[BRIEF A] Write out the stretch of the OTA update thread from "I'm not sure" through "(Jan 1, 2012)".

[PASSAGE SHOWN]

# OTA Update Now Available .29-Release Notes



## wideopn11 (Aug 1, 2011)

Looks like OTA is ready, fixes battery usage reporting (kinda) and adds facelock. Make sure to restore your original build prop and reboot before starting the update if you changed it. OTA rootkeeper kept root for me on .29.

V9.4.3.29 Release Note:​1.System - Fix flickering issue which emerge occasionally in left screen.​2.System - Add Tap WiFi Direct notification and then enter WiFi Direct setup page​3.System - Change Device Name to stand for WiF-direct devices instead of MAC address.​4.System - Add Setting page of System Bar Lock.​5.System - Add Show system information in System Bar Lock. (right-bottom corner)​6.System - Add facelock fucntion​7.Setting - Add battery information​
Sent from my ASUS Transformer Pad TF300T using RootzWiki


----------



## zennmaster (Jun 7, 2011)

Saw the notification right after doing a factory reset.

I'm not sure if it was the update or the reset, but things seem to have calmed down quite a bit. So far no screen edge lines or other quirkiness.

Time will tell, of course...


----------



## Firemars (Jan 1, 2012)

Not showing up for me yet. Ah well, i can wait 

Sent from my ASUS Transformer Pad TF300T using Tapatalk 2


----------



## DrMacinyasha (Jun 6, 2011)

Got it yesterday. Haven't noticed any issues, still have root. Everything seems fine.


----------



## Drew66 (Jun 28, 2011)

I had to put old build.prop back for it to install...fyi

Sent from my ASUS Transformer Pad TF300T using RootzWiki


----------



## trparky (Sep 3, 2011)

Anybody got a link to a changelog?


----------



## Qu1k (Apr 26, 2012)

Anyone else having issues with using the joystick in games like Shadowgun or Samurai? I'll be walking around when suddenly I just stop and then have to refind joystick in the middle... Super annoying.


----------



## sgrant (May 30, 2012)

My tablet downloaded this update, but will not flash it since I have the CWM Recovery I guess. How did you get the update to process?


----------



## icanhazdroid (Jun 24, 2011)

sgrant said:


> My tablet downloaded this update, but will not flash it since I have the CWM Recovery I guess. How did you get the update to process?


You must flash the blob manually from the ASUS site


----------



## sgrant (May 30, 2012)

[BRIEF B] Find every line of the listing that contains the string "pixels" and copy each one.

[RECORDS PROVIDED]
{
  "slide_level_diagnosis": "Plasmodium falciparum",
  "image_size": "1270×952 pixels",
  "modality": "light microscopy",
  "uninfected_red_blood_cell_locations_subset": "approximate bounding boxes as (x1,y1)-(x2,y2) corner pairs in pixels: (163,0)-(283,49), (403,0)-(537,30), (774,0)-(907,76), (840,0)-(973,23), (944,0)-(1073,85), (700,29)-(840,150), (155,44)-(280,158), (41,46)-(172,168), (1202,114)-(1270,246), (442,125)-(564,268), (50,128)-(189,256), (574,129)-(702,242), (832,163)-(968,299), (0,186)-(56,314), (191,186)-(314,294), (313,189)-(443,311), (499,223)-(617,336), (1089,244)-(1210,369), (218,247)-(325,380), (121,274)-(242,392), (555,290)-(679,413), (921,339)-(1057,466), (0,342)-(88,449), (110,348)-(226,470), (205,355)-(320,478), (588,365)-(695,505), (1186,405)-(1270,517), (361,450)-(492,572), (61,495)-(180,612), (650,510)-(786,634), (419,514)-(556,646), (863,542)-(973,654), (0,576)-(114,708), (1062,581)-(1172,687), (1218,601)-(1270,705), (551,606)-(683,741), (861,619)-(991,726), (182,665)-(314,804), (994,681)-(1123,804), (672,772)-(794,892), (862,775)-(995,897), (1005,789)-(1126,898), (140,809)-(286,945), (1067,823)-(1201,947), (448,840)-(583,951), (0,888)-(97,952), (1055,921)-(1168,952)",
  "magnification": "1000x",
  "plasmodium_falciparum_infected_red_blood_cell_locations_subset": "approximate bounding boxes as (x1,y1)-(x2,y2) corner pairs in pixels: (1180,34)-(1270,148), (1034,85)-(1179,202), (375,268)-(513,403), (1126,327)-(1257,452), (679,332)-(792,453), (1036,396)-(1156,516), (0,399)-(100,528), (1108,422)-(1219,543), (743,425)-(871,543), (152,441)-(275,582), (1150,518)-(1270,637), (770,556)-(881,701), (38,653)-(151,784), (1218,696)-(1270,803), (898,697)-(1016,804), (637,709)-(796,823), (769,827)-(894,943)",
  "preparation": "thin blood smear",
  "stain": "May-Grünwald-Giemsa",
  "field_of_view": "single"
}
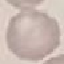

[CORRECT ANSWER A]
I'm not sure if it was the update or the reset, but things seem to have calmed down quite a bit. So far no screen edge lines or other quirkiness.

Time will tell, of course...


----------



## Firemars (Jan 1, 2012)

[CORRECT ANSWER B]
  "image_size": "1270×952 pixels",
  "uninfected_red_blood_cell_locations_subset": "approximate bounding boxes as (x1,y1)-(x2,y2) corner pairs in pixels: (163,0)-(283,49), (403,0)-(537,30), (774,0)-(907,76), (840,0)-(973,23), (944,0)-(1073,85), (700,29)-(840,150), (155,44)-(280,158), (41,46)-(172,168), (1202,114)-(1270,246), (442,125)-(564,268), (50,128)-(189,256), (574,129)-(702,242), (832,163)-(968,299), (0,186)-(56,314), (191,186)-(314,294), (313,189)-(443,311), (499,223)-(617,336), (1089,244)-(1210,369), (218,247)-(325,380), (121,274)-(242,392), (555,290)-(679,413), (921,339)-(1057,466), (0,342)-(88,449), (110,348)-(226,470), (205,355)-(320,478), (588,365)-(695,505), (1186,405)-(1270,517), (361,450)-(492,572), (61,495)-(180,612), (650,510)-(786,634), (419,514)-(556,646), (863,542)-(973,654), (0,576)-(114,708), (1062,581)-(1172,687), (1218,601)-(1270,705), (551,606)-(683,741), (861,619)-(991,726), (182,665)-(314,804), (994,681)-(1123,804), (672,772)-(794,892), (862,775)-(995,897), (1005,789)-(1126,898), (140,809)-(286,945), (1067,823)-(1201,947), (448,840)-(583,951), (0,888)-(97,952), (1055,921)-(1168,952)",
  "plasmodium_falciparum_infected_red_blood_cell_locations_subset": "approximate bounding boxes as (x1,y1)-(x2,y2) corner pairs in pixels: (1180,34)-(1270,148), (1034,85)-(1179,202), (375,268)-(513,403), (1126,327)-(1257,452), (679,332)-(792,453), (1036,396)-(1156,516), (0,399)-(100,528), (1108,422)-(1219,543), (743,425)-(871,543), (152,441)-(275,582), (1150,518)-(1270,637), (770,556)-(881,701), (38,653)-(151,784), (1218,696)-(1270,803), (898,697)-(1016,804), (637,709)-(796,823), (769,827)-(894,943)",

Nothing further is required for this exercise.